Before discussing the admissibility in criminal proceedings of evidence contained on or created by a computer, brief mention must be given to hearsay evidence, as this is of great significance in this area. Hearsay, which is a statement made by someone other than the person giving oral testimony in proceedings, is generally not admissible in criminal proceedings as evidence of any fact or opinion contained in the statement. (The rule against admitting hearsay in civil proceedings has been as good as abolished.) The rule prevents evidence being given by someone who has insufficient knowledge of the evidence and so cannot be effectively questioned about it. The rule is important when considering computer documents since it might not always be possible to identify who created the document. Indeed, it is possible that several people may have contributed to the final version of a document. Consequently, the law of evidence must reflect this, and other potential problems in this area, such as whether a computer was working correctly when the evidence which is sought to be admitted was created. More information on hearsay can be found in the article Hearsay in Criminal Trials.
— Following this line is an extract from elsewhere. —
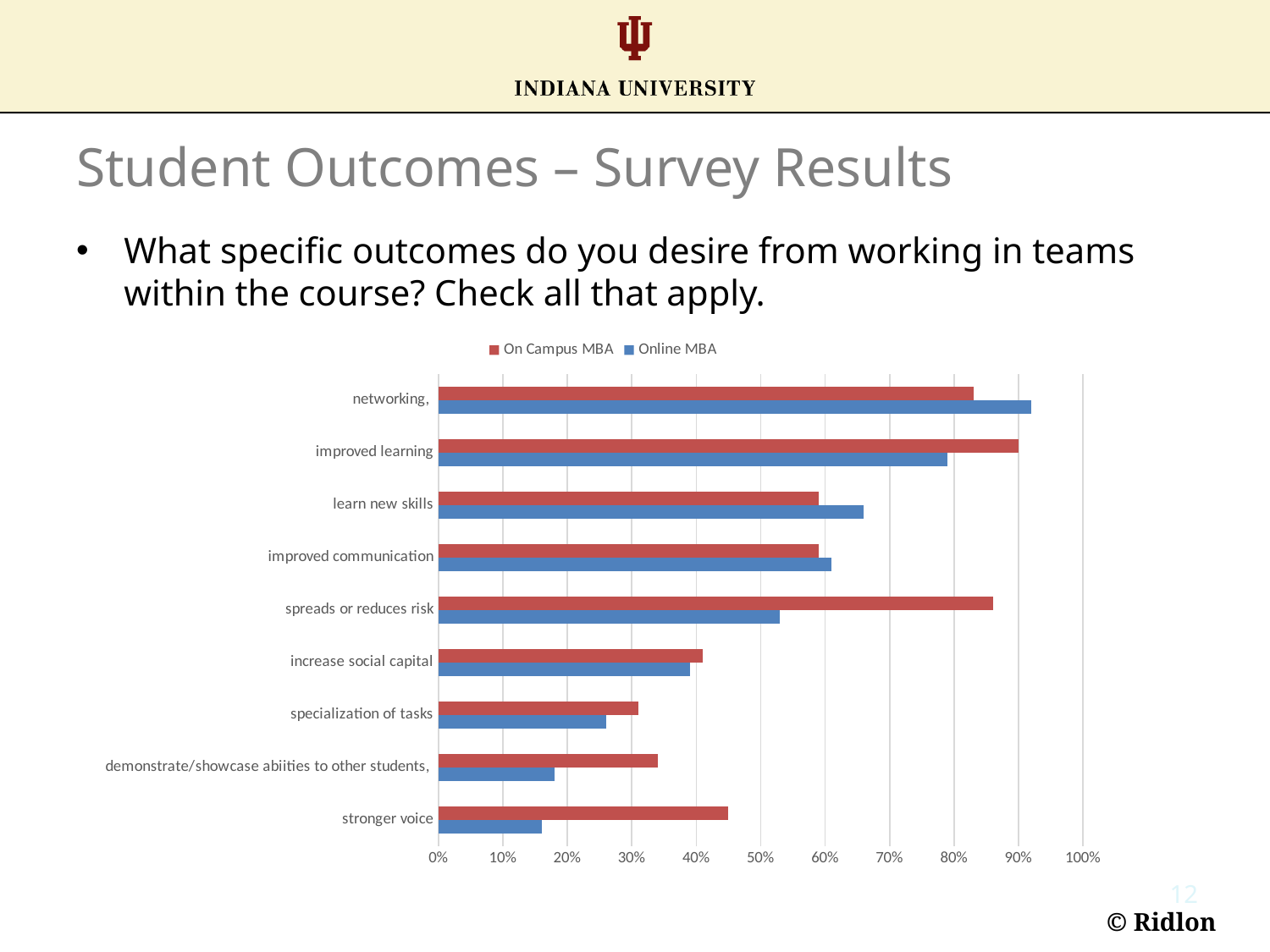
Which series is shown in red in the chart legend? On Campus MBA Is the Online MBA value for 'specialization of tasks' greater or less than 30%? less What kind of chart is shown on the slide? bar chart For 'networking,', which series has the larger value, On Campus MBA or Online MBA? Online MBA Is the Online MBA value for 'networking,' greater or less than 90%? greater How many outcome categories are plotted on the chart? 9 For 'spreads or reduces risk', which series has the larger value, On Campus MBA or Online MBA? On Campus MBA Is the Online MBA value for 'stronger voice' greater or less than 20%? less For 'stronger voice', which series has the larger value, On Campus MBA or Online MBA? On Campus MBA How many series does the chart legend list? 2 For the Online MBA series, which outcome has the highest value? networking,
Business and other documents
The admissibility of business and other documents is dealt with under s117 of the Criminal Justice Act 2003. The section only applies to documents which are hearsay, that is, where the information was provided by a human being. Evidence which has been recorded by a computer is not dealt with by this section. Such evidence may be admissible as ‘real evidence’ (see below). The provisions of s117 could apply, for example, where an office worker inputs details of staff wages into a spreadsheet, or to emails and text messages sent in the course of business or trade. There is also an implication that the person who provided the information need not be expected to remember it, and so need not be expected to give oral testimony of it. Having said that, it is always better for a person who provides information in a document which is regarded as containing hearsay to be called upon to give oral testimony on the information.
Documents prepared for criminal proceedings
Under ss117(4) and (5) a document which has been prepared for the purposes of criminal proceedings may be admitted as evidence. This can apply where the witness is unavailable under s116 because, for example, they are dead. Alternatively, a document may be admitted if, under s117(5)(b) ‘the relevant person cannot reasonably be expected to have any recollection of the matters dealt with in the statement (having regard to the length of time since he supplied the information and all other circumstances).’
Court’s discretion not to admit documents
Under ss117(6) and (7) of the Criminal Justice Act 2003 the court has a discretion to refuse to admit a business or other document under certain circumstances. It is possible under this section for a court to exclude a computer document if there are doubts about whether the computer was working correctly at the time the document was made, so that the document’s accuracy may be doubted.
Evidence which is automatically recorded by a computer or other device without additional human intervention is considered real evidence and is generally admissible. CCTV images and an email time and date stamp are examples of real evidence. In R (on application of O) v Coventry Justices  credit card transactions and other information recorded automatically when the defendant tried to access a child pornography website was real evidence and admissible. Nevertheless, the court always has discretion as to whether evidence should be admitted, even if on the face of it the evidence is admissible. For example, at common law there is a presumption that a machine was working correctly at the material time unless proved otherwise. Consequently, if it can be shown that a computer or other device was not working correctly at the material time, then the accuracy of the evidence it might contain may be doubted and the court would likely refuse to admit it.
Since the courts have discretion whether to admit evidence, as far as computers and other devices are concerned it is important to maintain them so that they keep accurate records of information and so that this information can be easily retrieved. Consulting an information technology expert may be advisable in cases where a severe loss or corruption of data is threatened. The Association of Chief Police Officers has published a ‘Good Practice Guide for Computer Based Electronic Evidence’ which contains useful information on several topics including home networks and wireless technology, the principles of computer based electronic evidence, and the retrieval of video and CCTV evidence. The Guide also contains a glossary of computing and information technology terms. As far as computer forensics is concerned, the Guide stipulates four principles:
Do not change data which may later be relied on in court
If it is necessary to access original data, the person doing so must be competent and capable of giving evidence regarding their actions
All processes applied to electronic evidence should be carefully recorded
The person in charge of the investigation is responsible for ensuring that both the law and these principles are adhered to
As far as the police are concerned, it should be clear that the computer evidence they are adducing at court is exactly the same as when they first took custody of it. The police should endeavour to document how the evidence was obtained and preserved so that an independent third party could use the same processes to reach the same results.